How to Install CMake on Rocky Linux 10, 9 and 8

Install CMake on Rocky Linux 10, 9 and 8 using DNF or source compilation. Covers version comparison, update scripts, and removal instructions.

Last updatedAuthorJoshua JamesRead time7 minGuide typeRocky Linux

Many C and C++ builds fail before compilation starts when the project cannot find CMake. The configure step uses CMake to detect compilers, generate Make or Ninja build files, and locate libraries before the real build begins. Install CMake on Rocky Linux with the AppStream package for the lowest-maintenance path; Rocky Linux 10 currently ships the 3.30 series, while Rocky Linux 9 and 8 ship the 3.26 series.
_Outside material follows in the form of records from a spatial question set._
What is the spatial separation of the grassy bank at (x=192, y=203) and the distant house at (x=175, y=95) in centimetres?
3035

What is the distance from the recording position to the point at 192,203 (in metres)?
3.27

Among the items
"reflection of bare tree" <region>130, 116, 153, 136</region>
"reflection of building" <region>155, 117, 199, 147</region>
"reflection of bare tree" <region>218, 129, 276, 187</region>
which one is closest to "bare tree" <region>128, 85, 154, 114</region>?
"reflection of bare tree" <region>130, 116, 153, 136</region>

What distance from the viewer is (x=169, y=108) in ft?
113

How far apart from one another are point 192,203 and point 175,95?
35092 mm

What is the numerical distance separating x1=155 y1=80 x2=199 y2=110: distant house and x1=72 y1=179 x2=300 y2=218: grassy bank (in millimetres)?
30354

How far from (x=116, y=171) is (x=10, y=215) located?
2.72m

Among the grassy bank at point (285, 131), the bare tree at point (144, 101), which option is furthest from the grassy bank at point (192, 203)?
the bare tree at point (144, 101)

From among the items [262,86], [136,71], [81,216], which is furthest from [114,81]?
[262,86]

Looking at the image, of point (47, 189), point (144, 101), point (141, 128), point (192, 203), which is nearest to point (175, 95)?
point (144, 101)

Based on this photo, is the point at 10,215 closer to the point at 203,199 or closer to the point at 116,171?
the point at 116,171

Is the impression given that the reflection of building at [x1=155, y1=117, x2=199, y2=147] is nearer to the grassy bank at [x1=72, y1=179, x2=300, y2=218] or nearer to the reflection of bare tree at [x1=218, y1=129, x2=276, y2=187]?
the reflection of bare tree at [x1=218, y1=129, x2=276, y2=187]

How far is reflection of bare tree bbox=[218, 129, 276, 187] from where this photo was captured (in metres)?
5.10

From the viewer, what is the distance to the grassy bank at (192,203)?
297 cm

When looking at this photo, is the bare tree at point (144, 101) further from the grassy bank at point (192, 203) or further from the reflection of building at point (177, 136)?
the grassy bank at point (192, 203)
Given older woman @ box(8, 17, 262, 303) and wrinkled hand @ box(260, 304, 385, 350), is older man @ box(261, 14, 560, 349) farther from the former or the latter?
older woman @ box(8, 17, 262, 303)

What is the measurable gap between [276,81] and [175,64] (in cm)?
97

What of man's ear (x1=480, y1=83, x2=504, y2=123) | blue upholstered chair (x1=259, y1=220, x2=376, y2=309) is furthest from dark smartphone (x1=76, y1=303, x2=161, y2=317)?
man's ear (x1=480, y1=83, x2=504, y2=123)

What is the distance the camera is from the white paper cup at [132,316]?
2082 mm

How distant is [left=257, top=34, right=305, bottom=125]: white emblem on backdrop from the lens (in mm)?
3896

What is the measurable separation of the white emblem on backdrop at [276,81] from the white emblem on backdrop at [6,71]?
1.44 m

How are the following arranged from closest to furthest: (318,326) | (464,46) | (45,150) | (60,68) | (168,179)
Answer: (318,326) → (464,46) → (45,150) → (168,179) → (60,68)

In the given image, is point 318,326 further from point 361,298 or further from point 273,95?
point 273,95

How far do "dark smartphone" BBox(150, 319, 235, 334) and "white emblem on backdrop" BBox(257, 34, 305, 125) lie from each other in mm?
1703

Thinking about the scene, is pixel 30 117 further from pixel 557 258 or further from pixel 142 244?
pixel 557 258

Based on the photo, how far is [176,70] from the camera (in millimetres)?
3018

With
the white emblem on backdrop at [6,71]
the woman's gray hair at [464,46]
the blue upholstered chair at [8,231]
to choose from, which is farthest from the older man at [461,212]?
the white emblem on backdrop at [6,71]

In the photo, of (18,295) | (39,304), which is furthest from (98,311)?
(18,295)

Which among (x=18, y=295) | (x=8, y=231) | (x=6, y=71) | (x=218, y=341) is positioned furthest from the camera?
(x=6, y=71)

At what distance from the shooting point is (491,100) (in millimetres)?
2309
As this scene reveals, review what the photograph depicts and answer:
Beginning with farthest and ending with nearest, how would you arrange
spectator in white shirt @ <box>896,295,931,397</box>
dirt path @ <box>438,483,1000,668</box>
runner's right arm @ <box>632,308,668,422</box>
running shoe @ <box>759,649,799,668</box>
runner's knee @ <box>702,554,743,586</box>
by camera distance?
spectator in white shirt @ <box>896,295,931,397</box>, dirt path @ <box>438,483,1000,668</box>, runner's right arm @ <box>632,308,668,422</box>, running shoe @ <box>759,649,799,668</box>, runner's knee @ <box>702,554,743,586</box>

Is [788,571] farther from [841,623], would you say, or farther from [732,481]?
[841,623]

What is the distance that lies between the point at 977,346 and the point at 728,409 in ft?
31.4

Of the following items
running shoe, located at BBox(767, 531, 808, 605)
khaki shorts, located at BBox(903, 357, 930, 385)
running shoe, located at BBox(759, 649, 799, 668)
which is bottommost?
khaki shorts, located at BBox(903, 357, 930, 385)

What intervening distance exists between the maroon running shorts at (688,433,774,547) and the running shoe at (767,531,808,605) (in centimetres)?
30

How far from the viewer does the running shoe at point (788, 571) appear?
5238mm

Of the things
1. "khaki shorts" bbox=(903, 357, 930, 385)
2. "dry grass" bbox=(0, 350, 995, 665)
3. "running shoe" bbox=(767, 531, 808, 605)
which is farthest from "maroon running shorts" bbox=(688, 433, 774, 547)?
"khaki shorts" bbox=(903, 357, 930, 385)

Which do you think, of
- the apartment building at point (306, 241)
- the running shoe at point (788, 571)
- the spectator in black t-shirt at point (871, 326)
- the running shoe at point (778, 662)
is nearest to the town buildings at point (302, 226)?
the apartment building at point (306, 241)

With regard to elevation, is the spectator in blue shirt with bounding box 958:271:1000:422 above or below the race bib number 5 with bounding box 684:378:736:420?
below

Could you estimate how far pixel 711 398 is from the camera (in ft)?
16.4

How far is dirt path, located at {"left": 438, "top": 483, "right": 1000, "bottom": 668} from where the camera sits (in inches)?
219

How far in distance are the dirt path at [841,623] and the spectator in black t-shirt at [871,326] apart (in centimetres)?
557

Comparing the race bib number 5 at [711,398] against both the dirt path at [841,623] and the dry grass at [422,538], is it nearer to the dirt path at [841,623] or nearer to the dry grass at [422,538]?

Use the Rocky package unless a project explicitly requires a newer Kitware release. The upstream binary method covers that case without compiling CMake itself, but it uses a dedicated /opt/cmake-upstream prefix and a local update helper so removal stays predictable.

Install CMake on Rocky Linux

Choose a CMake Method on Rocky Linux

The normal package name is cmake, so sudo dnf install cmake is the correct Rocky Linux command. Older yum install cmake examples usually work through DNF compatibility, but use dnf for current Rocky Linux documentation and scripts.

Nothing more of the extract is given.